Retype exactly the lines from the line with "In this scene" to the end of the data, keeping both boundary lines.

→ **SOURCE MATERIAL**:

========

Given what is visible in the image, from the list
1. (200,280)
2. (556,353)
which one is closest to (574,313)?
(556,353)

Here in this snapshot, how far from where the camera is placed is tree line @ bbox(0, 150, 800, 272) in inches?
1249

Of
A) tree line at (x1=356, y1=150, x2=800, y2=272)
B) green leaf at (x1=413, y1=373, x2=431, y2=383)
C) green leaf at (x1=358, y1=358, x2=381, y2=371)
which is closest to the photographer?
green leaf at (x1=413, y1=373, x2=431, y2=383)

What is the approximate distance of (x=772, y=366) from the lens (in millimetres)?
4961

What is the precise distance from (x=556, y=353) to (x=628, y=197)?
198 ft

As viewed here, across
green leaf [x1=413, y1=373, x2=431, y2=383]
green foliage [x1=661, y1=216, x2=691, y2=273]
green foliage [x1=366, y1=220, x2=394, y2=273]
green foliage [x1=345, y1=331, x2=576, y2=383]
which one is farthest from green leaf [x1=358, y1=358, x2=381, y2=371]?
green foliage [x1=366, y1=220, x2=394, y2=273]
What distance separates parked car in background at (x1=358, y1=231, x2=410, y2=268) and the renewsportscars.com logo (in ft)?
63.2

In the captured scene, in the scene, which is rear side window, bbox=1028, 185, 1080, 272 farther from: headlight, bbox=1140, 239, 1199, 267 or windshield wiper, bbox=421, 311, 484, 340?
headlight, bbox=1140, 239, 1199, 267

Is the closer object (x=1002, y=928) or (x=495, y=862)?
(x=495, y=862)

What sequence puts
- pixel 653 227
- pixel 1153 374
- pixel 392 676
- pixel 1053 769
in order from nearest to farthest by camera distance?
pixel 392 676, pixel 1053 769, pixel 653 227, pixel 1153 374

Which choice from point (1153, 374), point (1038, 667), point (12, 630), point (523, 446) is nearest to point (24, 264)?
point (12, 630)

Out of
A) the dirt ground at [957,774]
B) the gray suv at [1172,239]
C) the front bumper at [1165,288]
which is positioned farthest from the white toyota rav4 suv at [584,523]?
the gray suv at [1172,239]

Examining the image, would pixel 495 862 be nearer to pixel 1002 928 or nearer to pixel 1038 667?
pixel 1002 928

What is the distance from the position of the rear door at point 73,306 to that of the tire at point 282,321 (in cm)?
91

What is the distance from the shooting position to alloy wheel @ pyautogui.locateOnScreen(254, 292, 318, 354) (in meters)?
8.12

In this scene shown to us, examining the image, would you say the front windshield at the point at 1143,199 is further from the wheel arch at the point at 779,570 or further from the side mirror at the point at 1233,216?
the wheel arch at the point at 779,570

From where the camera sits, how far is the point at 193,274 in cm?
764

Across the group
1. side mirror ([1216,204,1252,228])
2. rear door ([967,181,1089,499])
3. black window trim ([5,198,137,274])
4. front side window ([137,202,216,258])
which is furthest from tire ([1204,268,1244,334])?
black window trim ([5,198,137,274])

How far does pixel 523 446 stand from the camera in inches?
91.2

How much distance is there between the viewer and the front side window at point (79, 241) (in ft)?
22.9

========

→ **OUTPUT OF THE TASK**:
In this scene shown to us, examining the image, would you say the front windshield at the point at 1143,199 is further from the wheel arch at the point at 779,570 or further from the side mirror at the point at 1233,216?
the wheel arch at the point at 779,570

From where the camera sits, how far is the point at 193,274 in cm?
764

Across the group
1. side mirror ([1216,204,1252,228])
2. rear door ([967,181,1089,499])
3. black window trim ([5,198,137,274])
4. front side window ([137,202,216,258])
which is furthest from tire ([1204,268,1244,334])?
black window trim ([5,198,137,274])

How far does pixel 523 446 stand from the camera in inches?
91.2

How much distance is there between the viewer and the front side window at point (79, 241) (in ft)?
22.9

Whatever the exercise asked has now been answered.